Reading the contents of “Mormon Bachelor Pad” (which went dark in August 2010) made me want to take back every negative thought I ever had about Chris, who, for all his old-fashioned Rules Girl pontificating, at least kept his ugliest thoughts about women to himself. On the same FAQ page “Calvin” wrote:
In non-LDS relationships, I’m pretty sure that the goal of the guy is to have intercourse with the girl…Non-LDS girls don’t want to be involved in horizontal make-outs on the first date cause they know what will probably end up happening….intercourse. Clothes will start coming off and stuff. So, the girls don’t participate in that sort of activity because of where it will (most likely) end up.
In LDS relationships, the girl pretty much knows that the RM [Returned Missionary] she’s going out with won’t try to have sex with her. Since she’s pretty sure she won’t be pressured to do anything she’s not comfortable with, she’s much more likely to participate in vigorous, lengthy, horizontal, uninterrupted, gentle, face-caressing, passionate kissing.
For example, I will almost always date someone until we snog a few times. It’s not like I only date her so I can make out with her. Usually, I’m genuinely interested in her until we snog. After we’ve made out a few times, I realize that I was only interested in her for “the chase”. Once I’ve caught her and we’ve made out, I’m done.
From what I understand, something similar happens in non-LDS relationships… only that feeling of “I’m done” doesn’t happen until the couple has gone all the way.
There was something so off-putting about these boys congratulating themselves for leaving the physical virtue of the girls they dated intact.

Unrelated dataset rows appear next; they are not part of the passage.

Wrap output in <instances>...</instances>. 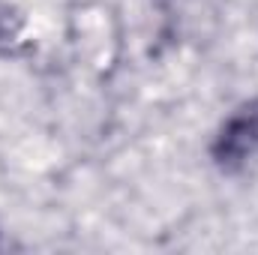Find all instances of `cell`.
Listing matches in <instances>:
<instances>
[{
  "label": "cell",
  "instance_id": "6da1fadb",
  "mask_svg": "<svg viewBox=\"0 0 258 255\" xmlns=\"http://www.w3.org/2000/svg\"><path fill=\"white\" fill-rule=\"evenodd\" d=\"M207 156L222 174H240L258 162V96L234 105L216 126Z\"/></svg>",
  "mask_w": 258,
  "mask_h": 255
}]
</instances>
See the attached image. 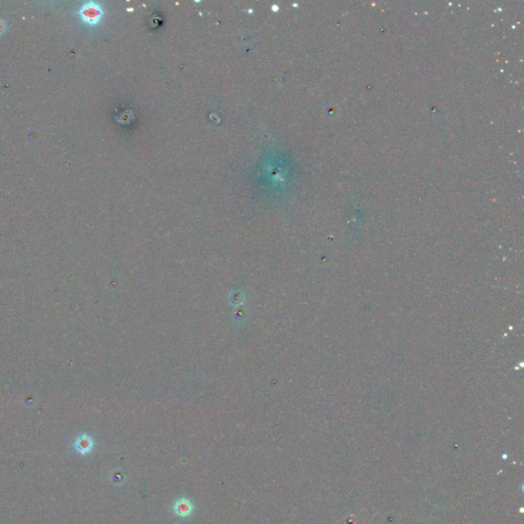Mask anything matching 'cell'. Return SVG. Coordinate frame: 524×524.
<instances>
[{
  "label": "cell",
  "instance_id": "obj_2",
  "mask_svg": "<svg viewBox=\"0 0 524 524\" xmlns=\"http://www.w3.org/2000/svg\"><path fill=\"white\" fill-rule=\"evenodd\" d=\"M95 446L94 439L86 434H82L78 436L74 443V447L77 453H79L82 456H85L89 454Z\"/></svg>",
  "mask_w": 524,
  "mask_h": 524
},
{
  "label": "cell",
  "instance_id": "obj_3",
  "mask_svg": "<svg viewBox=\"0 0 524 524\" xmlns=\"http://www.w3.org/2000/svg\"><path fill=\"white\" fill-rule=\"evenodd\" d=\"M174 512L180 517H188L192 514L194 506L192 502L188 499H180L174 504Z\"/></svg>",
  "mask_w": 524,
  "mask_h": 524
},
{
  "label": "cell",
  "instance_id": "obj_1",
  "mask_svg": "<svg viewBox=\"0 0 524 524\" xmlns=\"http://www.w3.org/2000/svg\"><path fill=\"white\" fill-rule=\"evenodd\" d=\"M80 15L81 18L84 19V22L95 25L98 22L101 17V10L100 7L95 3H87L81 8Z\"/></svg>",
  "mask_w": 524,
  "mask_h": 524
}]
</instances>
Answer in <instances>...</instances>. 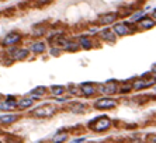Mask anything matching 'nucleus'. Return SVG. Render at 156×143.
<instances>
[{
  "label": "nucleus",
  "mask_w": 156,
  "mask_h": 143,
  "mask_svg": "<svg viewBox=\"0 0 156 143\" xmlns=\"http://www.w3.org/2000/svg\"><path fill=\"white\" fill-rule=\"evenodd\" d=\"M101 38L104 41H108V42H114L117 39V35H115L114 31H110V30H104L101 31Z\"/></svg>",
  "instance_id": "13"
},
{
  "label": "nucleus",
  "mask_w": 156,
  "mask_h": 143,
  "mask_svg": "<svg viewBox=\"0 0 156 143\" xmlns=\"http://www.w3.org/2000/svg\"><path fill=\"white\" fill-rule=\"evenodd\" d=\"M70 111L72 112H83L84 111V105L83 104H75V107H72Z\"/></svg>",
  "instance_id": "21"
},
{
  "label": "nucleus",
  "mask_w": 156,
  "mask_h": 143,
  "mask_svg": "<svg viewBox=\"0 0 156 143\" xmlns=\"http://www.w3.org/2000/svg\"><path fill=\"white\" fill-rule=\"evenodd\" d=\"M144 14H145V11H142V10H139V11H138V13H135V14H134V16H132L131 18H129V20H131V21H138V20H139V18H141V17L144 16Z\"/></svg>",
  "instance_id": "23"
},
{
  "label": "nucleus",
  "mask_w": 156,
  "mask_h": 143,
  "mask_svg": "<svg viewBox=\"0 0 156 143\" xmlns=\"http://www.w3.org/2000/svg\"><path fill=\"white\" fill-rule=\"evenodd\" d=\"M131 89H132V84H131V86H124V87H123V89H121V90H119V91H121V93H125V91H129V90H131Z\"/></svg>",
  "instance_id": "26"
},
{
  "label": "nucleus",
  "mask_w": 156,
  "mask_h": 143,
  "mask_svg": "<svg viewBox=\"0 0 156 143\" xmlns=\"http://www.w3.org/2000/svg\"><path fill=\"white\" fill-rule=\"evenodd\" d=\"M17 107V101L14 97H7L6 102H2L0 104V110L2 111H11Z\"/></svg>",
  "instance_id": "6"
},
{
  "label": "nucleus",
  "mask_w": 156,
  "mask_h": 143,
  "mask_svg": "<svg viewBox=\"0 0 156 143\" xmlns=\"http://www.w3.org/2000/svg\"><path fill=\"white\" fill-rule=\"evenodd\" d=\"M152 86V83L149 82H144V80H138L132 84V89H135V90H142V89H146V87H151Z\"/></svg>",
  "instance_id": "16"
},
{
  "label": "nucleus",
  "mask_w": 156,
  "mask_h": 143,
  "mask_svg": "<svg viewBox=\"0 0 156 143\" xmlns=\"http://www.w3.org/2000/svg\"><path fill=\"white\" fill-rule=\"evenodd\" d=\"M155 23H156V21L153 20V18H149V17H144V18L139 21V27H141V28H145V30L153 28V27H155Z\"/></svg>",
  "instance_id": "11"
},
{
  "label": "nucleus",
  "mask_w": 156,
  "mask_h": 143,
  "mask_svg": "<svg viewBox=\"0 0 156 143\" xmlns=\"http://www.w3.org/2000/svg\"><path fill=\"white\" fill-rule=\"evenodd\" d=\"M11 52V58L14 61H23L28 56V49H18V48H11L10 49Z\"/></svg>",
  "instance_id": "4"
},
{
  "label": "nucleus",
  "mask_w": 156,
  "mask_h": 143,
  "mask_svg": "<svg viewBox=\"0 0 156 143\" xmlns=\"http://www.w3.org/2000/svg\"><path fill=\"white\" fill-rule=\"evenodd\" d=\"M152 18L156 21V10H155V11H153V14H152Z\"/></svg>",
  "instance_id": "30"
},
{
  "label": "nucleus",
  "mask_w": 156,
  "mask_h": 143,
  "mask_svg": "<svg viewBox=\"0 0 156 143\" xmlns=\"http://www.w3.org/2000/svg\"><path fill=\"white\" fill-rule=\"evenodd\" d=\"M148 140L151 143H156V135H152V136H149L148 138Z\"/></svg>",
  "instance_id": "27"
},
{
  "label": "nucleus",
  "mask_w": 156,
  "mask_h": 143,
  "mask_svg": "<svg viewBox=\"0 0 156 143\" xmlns=\"http://www.w3.org/2000/svg\"><path fill=\"white\" fill-rule=\"evenodd\" d=\"M117 90H118V87H117L115 83H107L106 86L99 87V91L100 93H103V94H114Z\"/></svg>",
  "instance_id": "7"
},
{
  "label": "nucleus",
  "mask_w": 156,
  "mask_h": 143,
  "mask_svg": "<svg viewBox=\"0 0 156 143\" xmlns=\"http://www.w3.org/2000/svg\"><path fill=\"white\" fill-rule=\"evenodd\" d=\"M86 138H78V139H73V143H79V142H84Z\"/></svg>",
  "instance_id": "28"
},
{
  "label": "nucleus",
  "mask_w": 156,
  "mask_h": 143,
  "mask_svg": "<svg viewBox=\"0 0 156 143\" xmlns=\"http://www.w3.org/2000/svg\"><path fill=\"white\" fill-rule=\"evenodd\" d=\"M80 46L83 49H90L93 46V44H91V41L87 37H80Z\"/></svg>",
  "instance_id": "18"
},
{
  "label": "nucleus",
  "mask_w": 156,
  "mask_h": 143,
  "mask_svg": "<svg viewBox=\"0 0 156 143\" xmlns=\"http://www.w3.org/2000/svg\"><path fill=\"white\" fill-rule=\"evenodd\" d=\"M63 46H65L66 51H78V49H79V44H76V42L65 41V42H63Z\"/></svg>",
  "instance_id": "19"
},
{
  "label": "nucleus",
  "mask_w": 156,
  "mask_h": 143,
  "mask_svg": "<svg viewBox=\"0 0 156 143\" xmlns=\"http://www.w3.org/2000/svg\"><path fill=\"white\" fill-rule=\"evenodd\" d=\"M117 20V14L114 13H110V14H106V16H101L99 18V23L100 24H111Z\"/></svg>",
  "instance_id": "12"
},
{
  "label": "nucleus",
  "mask_w": 156,
  "mask_h": 143,
  "mask_svg": "<svg viewBox=\"0 0 156 143\" xmlns=\"http://www.w3.org/2000/svg\"><path fill=\"white\" fill-rule=\"evenodd\" d=\"M51 55H52V56H59V51H58V48L51 49Z\"/></svg>",
  "instance_id": "25"
},
{
  "label": "nucleus",
  "mask_w": 156,
  "mask_h": 143,
  "mask_svg": "<svg viewBox=\"0 0 156 143\" xmlns=\"http://www.w3.org/2000/svg\"><path fill=\"white\" fill-rule=\"evenodd\" d=\"M114 33L117 35H127L129 33V28L127 27V24H124V23H118V24L114 25Z\"/></svg>",
  "instance_id": "9"
},
{
  "label": "nucleus",
  "mask_w": 156,
  "mask_h": 143,
  "mask_svg": "<svg viewBox=\"0 0 156 143\" xmlns=\"http://www.w3.org/2000/svg\"><path fill=\"white\" fill-rule=\"evenodd\" d=\"M33 102H34V98H23V100H20V101L17 102V107L20 110H25V108L33 105Z\"/></svg>",
  "instance_id": "14"
},
{
  "label": "nucleus",
  "mask_w": 156,
  "mask_h": 143,
  "mask_svg": "<svg viewBox=\"0 0 156 143\" xmlns=\"http://www.w3.org/2000/svg\"><path fill=\"white\" fill-rule=\"evenodd\" d=\"M51 0H37V3L38 4H46V3H49Z\"/></svg>",
  "instance_id": "29"
},
{
  "label": "nucleus",
  "mask_w": 156,
  "mask_h": 143,
  "mask_svg": "<svg viewBox=\"0 0 156 143\" xmlns=\"http://www.w3.org/2000/svg\"><path fill=\"white\" fill-rule=\"evenodd\" d=\"M117 105V101L113 98H100L94 102V107L97 110H110Z\"/></svg>",
  "instance_id": "3"
},
{
  "label": "nucleus",
  "mask_w": 156,
  "mask_h": 143,
  "mask_svg": "<svg viewBox=\"0 0 156 143\" xmlns=\"http://www.w3.org/2000/svg\"><path fill=\"white\" fill-rule=\"evenodd\" d=\"M66 139H68V135H66V133H63V135L55 136V138H53V142H55V143H58V142H65Z\"/></svg>",
  "instance_id": "22"
},
{
  "label": "nucleus",
  "mask_w": 156,
  "mask_h": 143,
  "mask_svg": "<svg viewBox=\"0 0 156 143\" xmlns=\"http://www.w3.org/2000/svg\"><path fill=\"white\" fill-rule=\"evenodd\" d=\"M51 93H52V95H55V97H59V95H62L63 93H65V87H62V86H52V87H51Z\"/></svg>",
  "instance_id": "17"
},
{
  "label": "nucleus",
  "mask_w": 156,
  "mask_h": 143,
  "mask_svg": "<svg viewBox=\"0 0 156 143\" xmlns=\"http://www.w3.org/2000/svg\"><path fill=\"white\" fill-rule=\"evenodd\" d=\"M30 49L35 53H42L44 51H45V44H44V42H34Z\"/></svg>",
  "instance_id": "15"
},
{
  "label": "nucleus",
  "mask_w": 156,
  "mask_h": 143,
  "mask_svg": "<svg viewBox=\"0 0 156 143\" xmlns=\"http://www.w3.org/2000/svg\"><path fill=\"white\" fill-rule=\"evenodd\" d=\"M56 111V108L51 104H45V105L42 107H38L35 110L33 111V115L34 117H38V118H45V117H51Z\"/></svg>",
  "instance_id": "1"
},
{
  "label": "nucleus",
  "mask_w": 156,
  "mask_h": 143,
  "mask_svg": "<svg viewBox=\"0 0 156 143\" xmlns=\"http://www.w3.org/2000/svg\"><path fill=\"white\" fill-rule=\"evenodd\" d=\"M155 89H156V87H155Z\"/></svg>",
  "instance_id": "31"
},
{
  "label": "nucleus",
  "mask_w": 156,
  "mask_h": 143,
  "mask_svg": "<svg viewBox=\"0 0 156 143\" xmlns=\"http://www.w3.org/2000/svg\"><path fill=\"white\" fill-rule=\"evenodd\" d=\"M17 115L14 114H6V115H2L0 117V123H3V125H10V123L16 122L17 121Z\"/></svg>",
  "instance_id": "10"
},
{
  "label": "nucleus",
  "mask_w": 156,
  "mask_h": 143,
  "mask_svg": "<svg viewBox=\"0 0 156 143\" xmlns=\"http://www.w3.org/2000/svg\"><path fill=\"white\" fill-rule=\"evenodd\" d=\"M45 87H37V89H34L33 90V94L38 95V97H42V95H45Z\"/></svg>",
  "instance_id": "20"
},
{
  "label": "nucleus",
  "mask_w": 156,
  "mask_h": 143,
  "mask_svg": "<svg viewBox=\"0 0 156 143\" xmlns=\"http://www.w3.org/2000/svg\"><path fill=\"white\" fill-rule=\"evenodd\" d=\"M80 91H82V94L84 95H93L96 94V91H97V89H96L93 84H89V83H84V84H80Z\"/></svg>",
  "instance_id": "8"
},
{
  "label": "nucleus",
  "mask_w": 156,
  "mask_h": 143,
  "mask_svg": "<svg viewBox=\"0 0 156 143\" xmlns=\"http://www.w3.org/2000/svg\"><path fill=\"white\" fill-rule=\"evenodd\" d=\"M69 91L72 93V94H75V95H80V94H82V91H79L78 89H75V87H69Z\"/></svg>",
  "instance_id": "24"
},
{
  "label": "nucleus",
  "mask_w": 156,
  "mask_h": 143,
  "mask_svg": "<svg viewBox=\"0 0 156 143\" xmlns=\"http://www.w3.org/2000/svg\"><path fill=\"white\" fill-rule=\"evenodd\" d=\"M111 126V121L110 118H107V117H100V118H97L94 121V123H93V129H94L96 132H104L107 131V129H110Z\"/></svg>",
  "instance_id": "2"
},
{
  "label": "nucleus",
  "mask_w": 156,
  "mask_h": 143,
  "mask_svg": "<svg viewBox=\"0 0 156 143\" xmlns=\"http://www.w3.org/2000/svg\"><path fill=\"white\" fill-rule=\"evenodd\" d=\"M21 39V35L17 33H10L6 35V38L3 39V45H14V44H17V42H20Z\"/></svg>",
  "instance_id": "5"
}]
</instances>
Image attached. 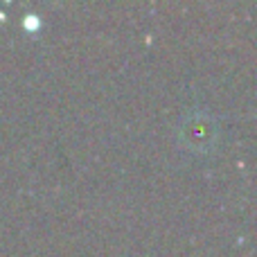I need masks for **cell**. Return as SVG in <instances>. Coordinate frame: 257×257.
Wrapping results in <instances>:
<instances>
[]
</instances>
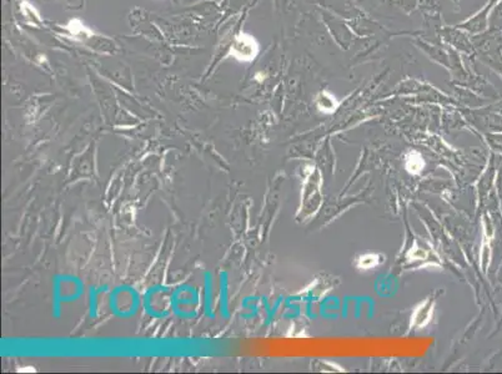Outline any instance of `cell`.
<instances>
[{"label":"cell","mask_w":502,"mask_h":374,"mask_svg":"<svg viewBox=\"0 0 502 374\" xmlns=\"http://www.w3.org/2000/svg\"><path fill=\"white\" fill-rule=\"evenodd\" d=\"M316 102H317V106H319V109L324 112L335 111V109H336L337 105H339L337 104L336 99H335V97L332 96L331 94H329L327 91L320 92L319 96H317V99H316Z\"/></svg>","instance_id":"3"},{"label":"cell","mask_w":502,"mask_h":374,"mask_svg":"<svg viewBox=\"0 0 502 374\" xmlns=\"http://www.w3.org/2000/svg\"><path fill=\"white\" fill-rule=\"evenodd\" d=\"M424 167V161L417 152H411L406 159V169L410 174H419Z\"/></svg>","instance_id":"4"},{"label":"cell","mask_w":502,"mask_h":374,"mask_svg":"<svg viewBox=\"0 0 502 374\" xmlns=\"http://www.w3.org/2000/svg\"><path fill=\"white\" fill-rule=\"evenodd\" d=\"M431 312H432V306L430 302H426V303L421 304V306L416 309V312H415L414 314V318H412L414 319V321H412L414 322V327L420 328V327L426 326L430 321Z\"/></svg>","instance_id":"2"},{"label":"cell","mask_w":502,"mask_h":374,"mask_svg":"<svg viewBox=\"0 0 502 374\" xmlns=\"http://www.w3.org/2000/svg\"><path fill=\"white\" fill-rule=\"evenodd\" d=\"M259 49V42L256 41V39L252 35L246 34V32H240L235 37V41L232 42L231 49H230V56H232L240 62H250L257 56Z\"/></svg>","instance_id":"1"},{"label":"cell","mask_w":502,"mask_h":374,"mask_svg":"<svg viewBox=\"0 0 502 374\" xmlns=\"http://www.w3.org/2000/svg\"><path fill=\"white\" fill-rule=\"evenodd\" d=\"M379 263V256L376 254H365V256L360 257L359 259V267L360 268H372Z\"/></svg>","instance_id":"5"}]
</instances>
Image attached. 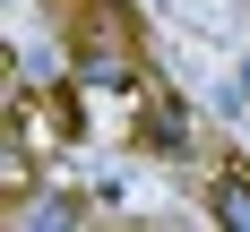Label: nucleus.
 <instances>
[{"label":"nucleus","instance_id":"1","mask_svg":"<svg viewBox=\"0 0 250 232\" xmlns=\"http://www.w3.org/2000/svg\"><path fill=\"white\" fill-rule=\"evenodd\" d=\"M78 215H86V206H78L69 189H26L18 198V224H35V232H69Z\"/></svg>","mask_w":250,"mask_h":232},{"label":"nucleus","instance_id":"2","mask_svg":"<svg viewBox=\"0 0 250 232\" xmlns=\"http://www.w3.org/2000/svg\"><path fill=\"white\" fill-rule=\"evenodd\" d=\"M216 215H225L233 232H250V163H225V172H216Z\"/></svg>","mask_w":250,"mask_h":232},{"label":"nucleus","instance_id":"3","mask_svg":"<svg viewBox=\"0 0 250 232\" xmlns=\"http://www.w3.org/2000/svg\"><path fill=\"white\" fill-rule=\"evenodd\" d=\"M181 138H190V121L173 112V95H155L147 103V146H181Z\"/></svg>","mask_w":250,"mask_h":232}]
</instances>
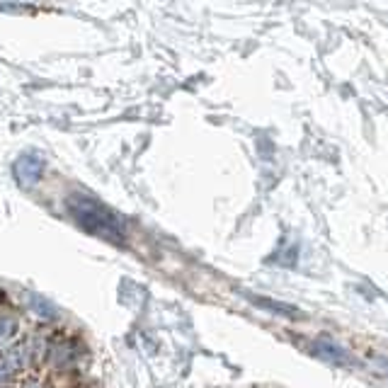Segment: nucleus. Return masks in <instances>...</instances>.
Returning <instances> with one entry per match:
<instances>
[{
    "mask_svg": "<svg viewBox=\"0 0 388 388\" xmlns=\"http://www.w3.org/2000/svg\"><path fill=\"white\" fill-rule=\"evenodd\" d=\"M85 333L34 293L0 284V388H95Z\"/></svg>",
    "mask_w": 388,
    "mask_h": 388,
    "instance_id": "nucleus-1",
    "label": "nucleus"
}]
</instances>
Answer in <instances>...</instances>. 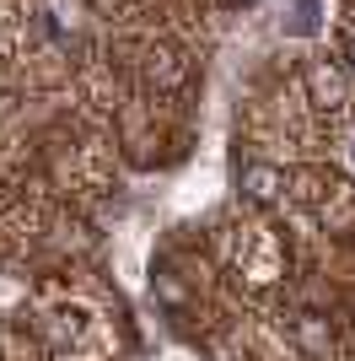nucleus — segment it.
Instances as JSON below:
<instances>
[{
  "mask_svg": "<svg viewBox=\"0 0 355 361\" xmlns=\"http://www.w3.org/2000/svg\"><path fill=\"white\" fill-rule=\"evenodd\" d=\"M307 87H312V97H318V103H328V97H334V103H344V97H350V75L340 71V65H312L307 71Z\"/></svg>",
  "mask_w": 355,
  "mask_h": 361,
  "instance_id": "obj_1",
  "label": "nucleus"
}]
</instances>
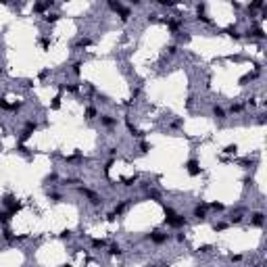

In the same way that it bothers me that The Bachelor/ette wants to serve simultaneously as wish fulfillment for its participants and gladiatorial spectacle for its audience, it bothered me that for “Calvin” and “Jake,” being honorable and respectful meant following “the rules” to the letter and avoiding sexual activity, freeing them up to be complete jerks to the girls they dated while maintaining squeaky clean consciences. Their exploits reproduced the worst patterns of modern dating life, while pretending to be more respectable because there wasn’t any penetration involved. It sounded like a total crock.